Moreover, the much-heralded plan to prevent the grouse from being listed under the ESA did not require LADWP to continue to irrigate those lands.
So, that flawed and politically-driven effort to prevent the listing has backfired and placed the grouse at risk.
It will be interesting to watch the plaintiffs claim that the grouse will be endangered by the de-watering while simultaneously claiming that the grouse need not be protected by the ESA.
This dilemma will likely provoke the Sierra Club to advocate a compromise for the sake of the grouse: the resumption of irrigation and the elimination of cattle ranching on LADWP’s lands.
Cattle and cattle grazing are detrimental to sage grouse.
As John Muir said about domestic sheep, cattle are another form of “hooved locusts.”
I presume, therefore, that in this lawsuit the sanctimonious Sierra Club will advocate for elimination of both from Long Valley and Little Round Valley.

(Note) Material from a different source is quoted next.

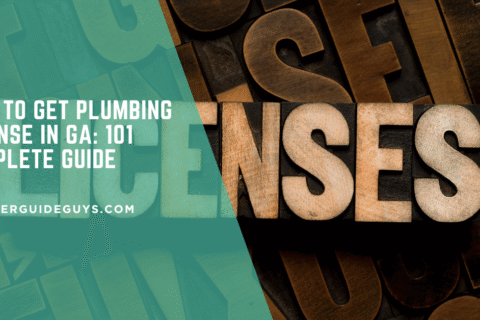 How to Get Plumbing License in GA: 101 Complete Guide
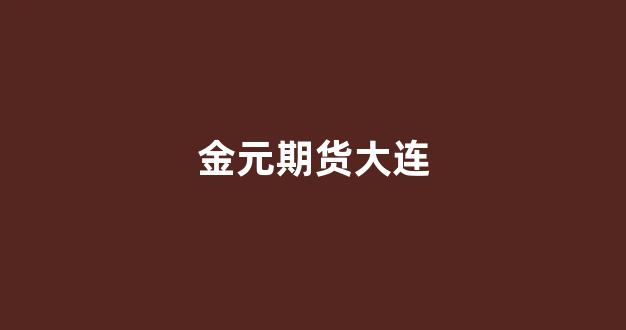 金元期货大连(金元期货客服电话)_https://www.xzdzcjx.com_科创板_第1张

And why does the Sierra Club think it is a bad thing that the grouse might receive “additional protections under the Endangered Species Act”?
Strange days.
I agree with the opinion that LADWP failed to follow environmental laws with this sudden change of practices. I believe the courts will ultimately agree too. As far as the ESA, I can’t speak for the Sierra Club, but it certainly makes more sense to be proactive in protecting a species rather than allowing it to decline to a point requiring mandatory legal protections.
How can it be a “water grab” when they own the land and the water rights? That’s like complaining that you neighbor won’t provide free water to you while he pays the bill.